A key pillar of “the scientific method” is reproducibility, one way to prove another scientist’s experimental claims. If the experiment and its results can be reproduced, the validity of the work is considerably strengthened.
But scientific reproducibility is not as common or as easy as many non-scientists think. In a recent study of landmark papers in cancer research, for example, only 11 percent of the studies could be reproduced.
In another recent case, a graduate student failed to reproduce the results of a widely cited economic-policy paper – a failure which led to the exposure of significant, but unintentional, errors.

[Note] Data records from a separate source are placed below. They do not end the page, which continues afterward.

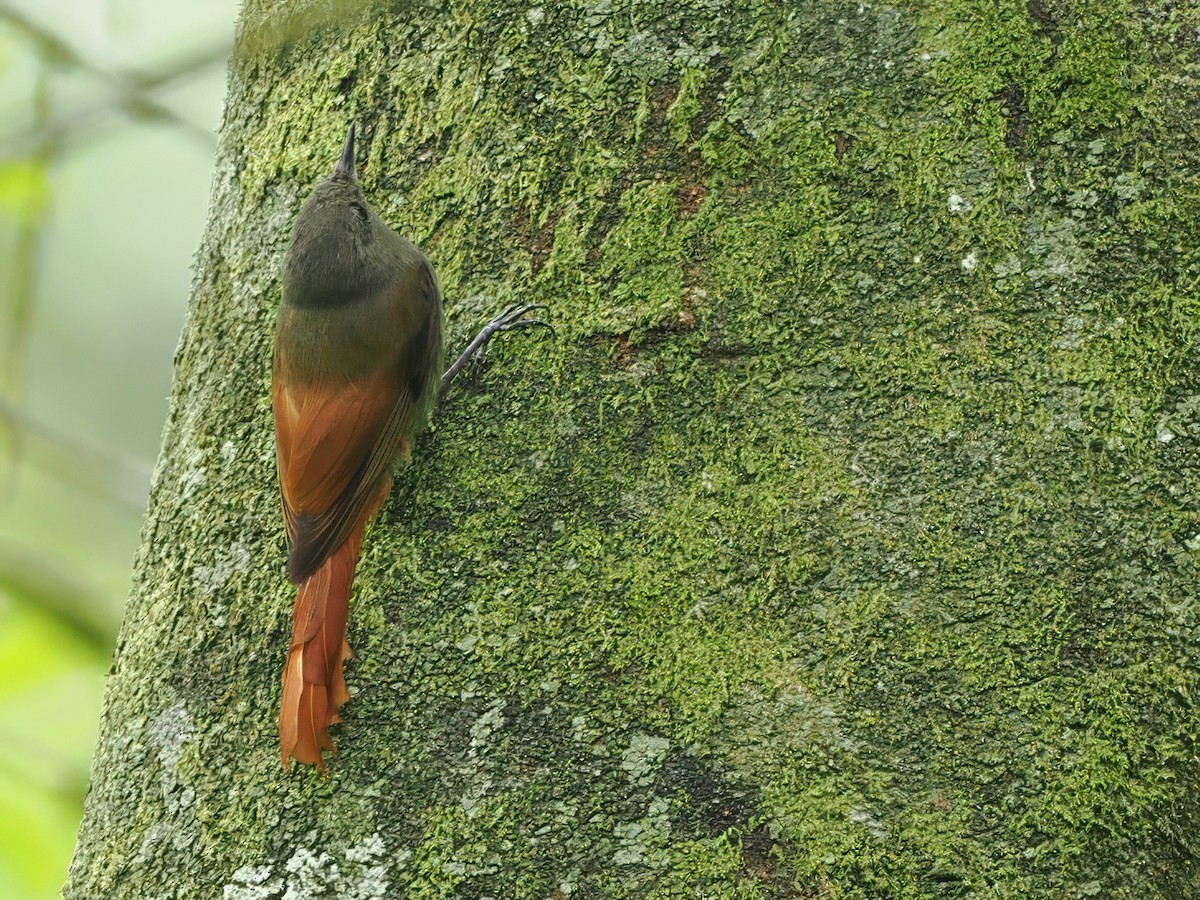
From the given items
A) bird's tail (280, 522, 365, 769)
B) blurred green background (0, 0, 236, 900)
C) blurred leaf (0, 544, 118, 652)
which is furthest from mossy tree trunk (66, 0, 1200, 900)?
blurred leaf (0, 544, 118, 652)

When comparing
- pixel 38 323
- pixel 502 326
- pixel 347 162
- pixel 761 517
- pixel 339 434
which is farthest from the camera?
pixel 38 323

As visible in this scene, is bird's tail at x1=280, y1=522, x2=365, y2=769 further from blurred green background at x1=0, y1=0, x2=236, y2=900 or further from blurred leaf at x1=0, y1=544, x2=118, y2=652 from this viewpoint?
blurred leaf at x1=0, y1=544, x2=118, y2=652

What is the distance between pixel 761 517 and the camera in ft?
4.95

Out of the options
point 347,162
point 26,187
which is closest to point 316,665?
point 347,162

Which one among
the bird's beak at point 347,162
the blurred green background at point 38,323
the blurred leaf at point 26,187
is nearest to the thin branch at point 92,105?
the blurred green background at point 38,323

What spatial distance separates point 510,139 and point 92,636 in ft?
6.83

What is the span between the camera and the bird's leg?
1.68 m

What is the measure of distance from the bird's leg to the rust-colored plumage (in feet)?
0.72

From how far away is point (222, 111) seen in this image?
2229mm

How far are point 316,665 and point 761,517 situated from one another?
614 mm

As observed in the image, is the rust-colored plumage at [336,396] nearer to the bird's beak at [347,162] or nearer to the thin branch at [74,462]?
the bird's beak at [347,162]

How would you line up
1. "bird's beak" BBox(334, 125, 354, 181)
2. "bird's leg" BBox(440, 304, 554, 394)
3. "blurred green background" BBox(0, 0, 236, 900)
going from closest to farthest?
"bird's leg" BBox(440, 304, 554, 394) < "bird's beak" BBox(334, 125, 354, 181) < "blurred green background" BBox(0, 0, 236, 900)

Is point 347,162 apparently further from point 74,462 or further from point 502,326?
point 74,462

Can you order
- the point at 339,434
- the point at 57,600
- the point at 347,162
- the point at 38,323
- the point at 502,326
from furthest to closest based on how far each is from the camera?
the point at 38,323 < the point at 57,600 < the point at 339,434 < the point at 347,162 < the point at 502,326
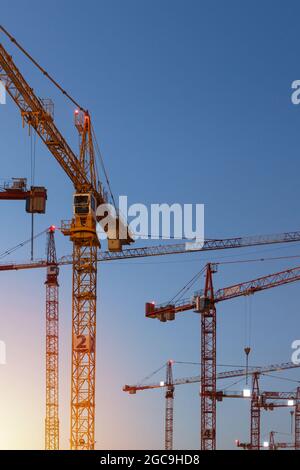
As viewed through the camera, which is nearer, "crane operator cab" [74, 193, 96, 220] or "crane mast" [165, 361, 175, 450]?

Hoping to quantify just what it takes to reproduce a scientific paper, researchers from three institutions conducted a study of a computational biology paper that analyzed tuberculosis-drug targets.
Philip Bourne, professor of pharmacology at the Skaggs School of Pharmacy and Pharmaceutical Sciences at the University of California San Diego, the principal investigator of the tuberculosis study and co-author of the paper; Daniel Garijo, a doctoral student from the Universidad Politecnica of Madrid; and Yolanda Gil, professor of computer science at the University of Southern California, collaborated to quantify “the difficulties of reproducibility” – and to suggest a possible solution.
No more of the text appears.